Rich Blood (Jason Rich #1)(85)
“Do you remember talking with me in the hours after the discovery of your father’s body?” Shay asked.
“Yes, I do.” Nola looked at her mother.
“Do you remember what you told me?”
“Yes.”
“Will you please tell the jury?”
Jason stood to object. “Your Honor, may we approach?”
Seconds later, he and Shay were standing in front of the bench, speaking in tones barely above a whisper. “Mr. Rich?” His Honor asked.
“It’s our belief that the prosecution is now about to elicit opinion testimony as to who Nola Waters thought killed her father. Namely, my client. We believe this to be highly prejudicial, not to mention irrelevant. Nola Waters is not a medical examiner nor is she a law enforcement officer. Her opinions wouldn’t benefit the jury and would greatly prejudice the defendant.”
“Ms. Lankford, what is the witness about to say?”
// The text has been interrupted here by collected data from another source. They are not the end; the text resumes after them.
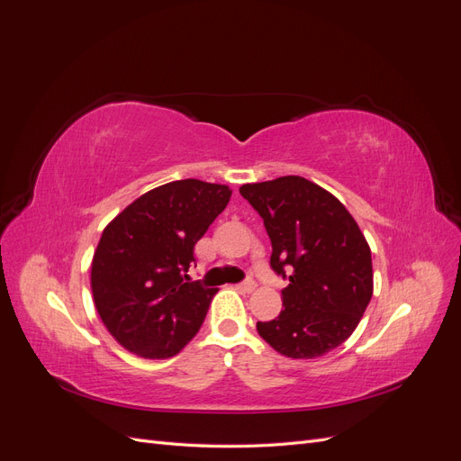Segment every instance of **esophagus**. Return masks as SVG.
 <instances>
[{
  "label": "esophagus",
  "mask_w": 461,
  "mask_h": 461,
  "mask_svg": "<svg viewBox=\"0 0 461 461\" xmlns=\"http://www.w3.org/2000/svg\"><path fill=\"white\" fill-rule=\"evenodd\" d=\"M234 288L240 290V292H254L256 290V283L254 281H244L240 285H236Z\"/></svg>",
  "instance_id": "obj_1"
}]
</instances>
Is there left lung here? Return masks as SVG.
Listing matches in <instances>:
<instances>
[{
	"instance_id": "obj_1",
	"label": "left lung",
	"mask_w": 461,
	"mask_h": 461,
	"mask_svg": "<svg viewBox=\"0 0 461 461\" xmlns=\"http://www.w3.org/2000/svg\"><path fill=\"white\" fill-rule=\"evenodd\" d=\"M240 194L263 219L273 271L288 278L283 310L258 321L259 337L286 357L325 356L356 330L373 296L364 232L330 192L303 176L244 185Z\"/></svg>"
}]
</instances>
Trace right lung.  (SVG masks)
Wrapping results in <instances>:
<instances>
[{"mask_svg":"<svg viewBox=\"0 0 461 461\" xmlns=\"http://www.w3.org/2000/svg\"><path fill=\"white\" fill-rule=\"evenodd\" d=\"M230 194L225 185L175 180L142 194L104 229L92 259L94 303L129 352L173 357L196 337L217 288L186 283V273Z\"/></svg>","mask_w":461,"mask_h":461,"instance_id":"right-lung-1","label":"right lung"}]
</instances>
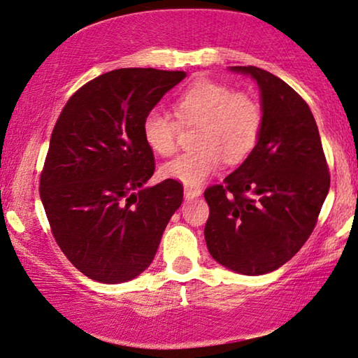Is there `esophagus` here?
<instances>
[{
    "label": "esophagus",
    "mask_w": 358,
    "mask_h": 358,
    "mask_svg": "<svg viewBox=\"0 0 358 358\" xmlns=\"http://www.w3.org/2000/svg\"><path fill=\"white\" fill-rule=\"evenodd\" d=\"M199 194H201V188L198 187H185V196L187 199H193V198H198Z\"/></svg>",
    "instance_id": "1"
}]
</instances>
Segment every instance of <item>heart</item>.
<instances>
[{
  "label": "heart",
  "instance_id": "heart-1",
  "mask_svg": "<svg viewBox=\"0 0 358 358\" xmlns=\"http://www.w3.org/2000/svg\"><path fill=\"white\" fill-rule=\"evenodd\" d=\"M175 121L159 108L142 119V137L150 150L170 157L178 150L182 126H198L194 145L198 149L176 157L162 169L166 178L187 187H198L221 169L224 160H244L259 141L264 126L260 103L245 92L211 78H198L176 94Z\"/></svg>",
  "mask_w": 358,
  "mask_h": 358
}]
</instances>
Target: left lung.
<instances>
[{"mask_svg": "<svg viewBox=\"0 0 358 358\" xmlns=\"http://www.w3.org/2000/svg\"><path fill=\"white\" fill-rule=\"evenodd\" d=\"M232 70L259 83L264 126L244 164L204 192V239L221 265L264 275L287 264L309 239L331 175L308 103L270 71Z\"/></svg>", "mask_w": 358, "mask_h": 358, "instance_id": "8db88e82", "label": "left lung"}]
</instances>
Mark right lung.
Wrapping results in <instances>:
<instances>
[{
  "label": "right lung",
  "mask_w": 358,
  "mask_h": 358,
  "mask_svg": "<svg viewBox=\"0 0 358 358\" xmlns=\"http://www.w3.org/2000/svg\"><path fill=\"white\" fill-rule=\"evenodd\" d=\"M185 76L108 71L76 90L57 119L39 193L55 242L88 278L114 285L141 275L183 201L173 178L144 188L155 159L142 119Z\"/></svg>",
  "instance_id": "obj_1"
}]
</instances>
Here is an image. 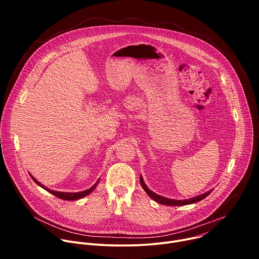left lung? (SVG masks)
Segmentation results:
<instances>
[{
  "mask_svg": "<svg viewBox=\"0 0 259 259\" xmlns=\"http://www.w3.org/2000/svg\"><path fill=\"white\" fill-rule=\"evenodd\" d=\"M140 184L142 189L145 191V193L149 195L153 200H155L156 202L162 204V205H167V206H183V205H190V204H194V203H197L203 199H205L208 195H210V193L212 192L209 191V192H206L204 193L203 195H200V196H197V197H194L192 199H187V200H173V199H168V198H165V197H162V196H159L157 195L156 193L152 192L149 188H147L145 186V183L142 179V176H140Z\"/></svg>",
  "mask_w": 259,
  "mask_h": 259,
  "instance_id": "obj_1",
  "label": "left lung"
}]
</instances>
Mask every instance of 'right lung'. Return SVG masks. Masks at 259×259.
Wrapping results in <instances>:
<instances>
[{"mask_svg":"<svg viewBox=\"0 0 259 259\" xmlns=\"http://www.w3.org/2000/svg\"><path fill=\"white\" fill-rule=\"evenodd\" d=\"M30 175V177L32 178V180L38 184L39 187H41V188H43L44 190H46L47 192H49L50 194H52V195H54L55 197H57V198H59V199H62V200H66V201H73V200H79V199H81V198H83V197H86V196H88L89 194H91L94 190H95V188H96V186L98 184V182H99V179L96 181V183L94 184V186H92L89 190H86V191H83V192H79V193H64V192H56V191H52V190H50V189H48V188H46V187H44L43 184L41 183V182H39L38 180H36L31 174H29Z\"/></svg>","mask_w":259,"mask_h":259,"instance_id":"right-lung-1","label":"right lung"}]
</instances>
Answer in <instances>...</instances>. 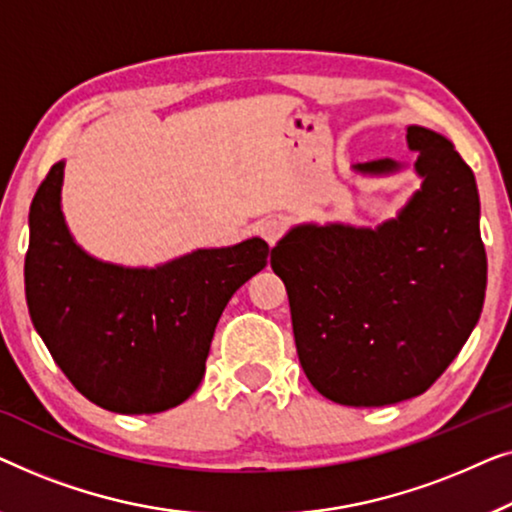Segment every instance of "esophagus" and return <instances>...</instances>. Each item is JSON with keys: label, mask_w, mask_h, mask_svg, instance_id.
Listing matches in <instances>:
<instances>
[{"label": "esophagus", "mask_w": 512, "mask_h": 512, "mask_svg": "<svg viewBox=\"0 0 512 512\" xmlns=\"http://www.w3.org/2000/svg\"><path fill=\"white\" fill-rule=\"evenodd\" d=\"M257 229H259V236H262V239L269 243V246H273V243H276L280 236H283L285 225H283V220H278V218H266V220L259 222Z\"/></svg>", "instance_id": "esophagus-1"}]
</instances>
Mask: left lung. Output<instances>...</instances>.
Here are the masks:
<instances>
[{"label": "left lung", "instance_id": "1", "mask_svg": "<svg viewBox=\"0 0 512 512\" xmlns=\"http://www.w3.org/2000/svg\"><path fill=\"white\" fill-rule=\"evenodd\" d=\"M424 178L397 220L378 229H292L271 250L290 297L306 378L343 406H387L427 392L480 318L487 255L475 176L452 143L410 125ZM399 169L357 164L364 174Z\"/></svg>", "mask_w": 512, "mask_h": 512}]
</instances>
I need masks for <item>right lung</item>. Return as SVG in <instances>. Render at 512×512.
I'll return each instance as SVG.
<instances>
[{"label": "right lung", "instance_id": "obj_1", "mask_svg": "<svg viewBox=\"0 0 512 512\" xmlns=\"http://www.w3.org/2000/svg\"><path fill=\"white\" fill-rule=\"evenodd\" d=\"M64 162L30 206L25 297L34 329L71 385L113 413H162L197 390L213 331L232 294L266 266L248 239L197 250L157 269H122L85 255L60 211Z\"/></svg>", "mask_w": 512, "mask_h": 512}]
</instances>
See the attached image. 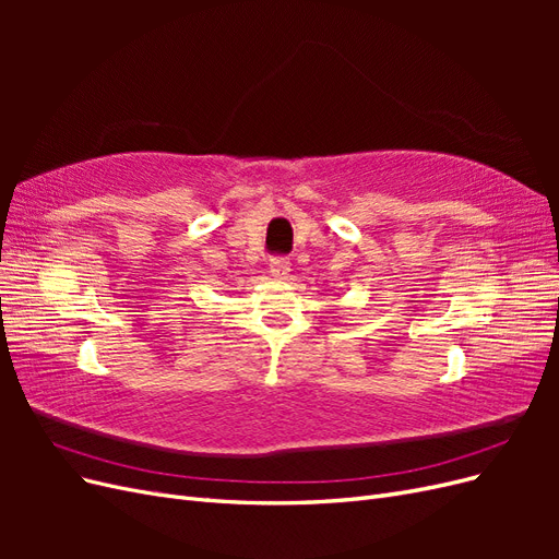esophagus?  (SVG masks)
Listing matches in <instances>:
<instances>
[{"label": "esophagus", "instance_id": "obj_1", "mask_svg": "<svg viewBox=\"0 0 559 559\" xmlns=\"http://www.w3.org/2000/svg\"><path fill=\"white\" fill-rule=\"evenodd\" d=\"M267 273L273 275L275 280H286V277H289V273H292V261L289 259H282V257L270 259Z\"/></svg>", "mask_w": 559, "mask_h": 559}]
</instances>
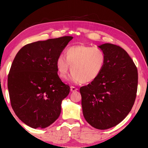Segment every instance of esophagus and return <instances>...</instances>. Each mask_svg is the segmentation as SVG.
Masks as SVG:
<instances>
[{
    "label": "esophagus",
    "mask_w": 148,
    "mask_h": 148,
    "mask_svg": "<svg viewBox=\"0 0 148 148\" xmlns=\"http://www.w3.org/2000/svg\"><path fill=\"white\" fill-rule=\"evenodd\" d=\"M78 89L75 88V87L74 86H71V92H76V91H77Z\"/></svg>",
    "instance_id": "34e87169"
}]
</instances>
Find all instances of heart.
Returning <instances> with one entry per match:
<instances>
[{
	"instance_id": "b5f03b06",
	"label": "heart",
	"mask_w": 148,
	"mask_h": 148,
	"mask_svg": "<svg viewBox=\"0 0 148 148\" xmlns=\"http://www.w3.org/2000/svg\"><path fill=\"white\" fill-rule=\"evenodd\" d=\"M65 57L60 55L56 66L58 75L66 78L71 66L70 79L73 83H90L96 79L102 72L106 60L104 52L98 48L79 44L69 47Z\"/></svg>"
}]
</instances>
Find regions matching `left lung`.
<instances>
[{
    "instance_id": "8db88e82",
    "label": "left lung",
    "mask_w": 148,
    "mask_h": 148,
    "mask_svg": "<svg viewBox=\"0 0 148 148\" xmlns=\"http://www.w3.org/2000/svg\"><path fill=\"white\" fill-rule=\"evenodd\" d=\"M99 48L106 56L102 72L79 91L84 118L102 130L116 126L131 111L136 98L138 73L128 53L119 46L106 43Z\"/></svg>"
}]
</instances>
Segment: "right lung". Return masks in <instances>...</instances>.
<instances>
[{"label": "right lung", "mask_w": 148, "mask_h": 148, "mask_svg": "<svg viewBox=\"0 0 148 148\" xmlns=\"http://www.w3.org/2000/svg\"><path fill=\"white\" fill-rule=\"evenodd\" d=\"M73 38L63 36L28 44L12 62L8 75L12 108L32 128H46L59 116L70 87L58 77L56 62Z\"/></svg>", "instance_id": "obj_1"}]
</instances>
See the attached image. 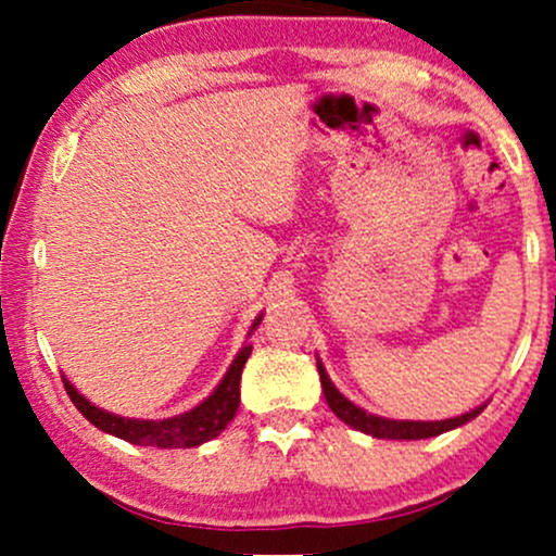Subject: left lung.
Returning a JSON list of instances; mask_svg holds the SVG:
<instances>
[{
    "label": "left lung",
    "mask_w": 556,
    "mask_h": 556,
    "mask_svg": "<svg viewBox=\"0 0 556 556\" xmlns=\"http://www.w3.org/2000/svg\"><path fill=\"white\" fill-rule=\"evenodd\" d=\"M317 371H319V382H323L325 401H328L332 414H336L343 424H349L351 429H356V432L377 437V440H427V437L445 434V432H450V429L463 427V424L476 419V416L486 408V403H484V406L468 410V414H460V416H455V419H442V421L382 419V416L369 414V410H364L362 406H356V403H351L349 397H345L341 390L332 384L328 371H325V364L319 362V358H317Z\"/></svg>",
    "instance_id": "obj_1"
}]
</instances>
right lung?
<instances>
[{
	"mask_svg": "<svg viewBox=\"0 0 556 556\" xmlns=\"http://www.w3.org/2000/svg\"><path fill=\"white\" fill-rule=\"evenodd\" d=\"M263 323V315L254 317L250 332L247 338L257 330V325ZM252 354V345L244 343L239 349V354L233 356L231 367L224 375V380L215 384V390L200 406H194L192 410H185V414L172 416V419H124V416L111 414V410H103L93 406L88 397L77 393V388L72 384L67 377H64V390L75 403V408L88 419L93 427L101 429V432L119 437L124 442H132V445H142V447H163V450H174V447H198L202 442L215 440L224 429L228 427V421L237 416L239 410V382H241V369H244L247 358Z\"/></svg>",
	"mask_w": 556,
	"mask_h": 556,
	"instance_id": "add662e5",
	"label": "right lung"
}]
</instances>
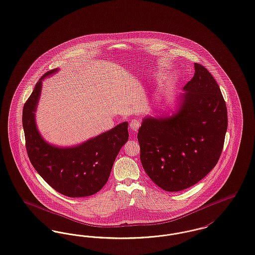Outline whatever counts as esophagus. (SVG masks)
<instances>
[{
  "mask_svg": "<svg viewBox=\"0 0 255 255\" xmlns=\"http://www.w3.org/2000/svg\"><path fill=\"white\" fill-rule=\"evenodd\" d=\"M131 130L133 132L136 133V131L138 130V128L140 127V121L138 120H132L130 121V124H129Z\"/></svg>",
  "mask_w": 255,
  "mask_h": 255,
  "instance_id": "34e87169",
  "label": "esophagus"
}]
</instances>
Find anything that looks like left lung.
<instances>
[{"instance_id":"left-lung-1","label":"left lung","mask_w":255,"mask_h":255,"mask_svg":"<svg viewBox=\"0 0 255 255\" xmlns=\"http://www.w3.org/2000/svg\"><path fill=\"white\" fill-rule=\"evenodd\" d=\"M195 69L173 117L144 119L137 133L141 165L150 179L166 192L183 191L203 179L224 148V96L203 65L195 62Z\"/></svg>"}]
</instances>
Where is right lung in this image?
Returning a JSON list of instances; mask_svg holds the SVG:
<instances>
[{
	"label": "right lung",
	"mask_w": 255,
	"mask_h": 255,
	"mask_svg": "<svg viewBox=\"0 0 255 255\" xmlns=\"http://www.w3.org/2000/svg\"><path fill=\"white\" fill-rule=\"evenodd\" d=\"M55 71H48L39 79L23 108L27 153L38 174L61 195L69 197L94 195L105 186L120 150L128 140V123L119 124L75 147L59 148L48 144L36 129L34 112L42 79Z\"/></svg>",
	"instance_id": "add662e5"
}]
</instances>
“That she told me she thought her mother killed her father.”
Conrad leaned back in his chair, seemed to think about it for a couple of seconds, and peered at Jason. “Objection sustained. You are not to elicit that testimony, Ms. Lankford.”
“Yes, Your Honor.”
Jason exhaled on his way back to the table, realizing he’d been holding his breath the entire time he’d been standing.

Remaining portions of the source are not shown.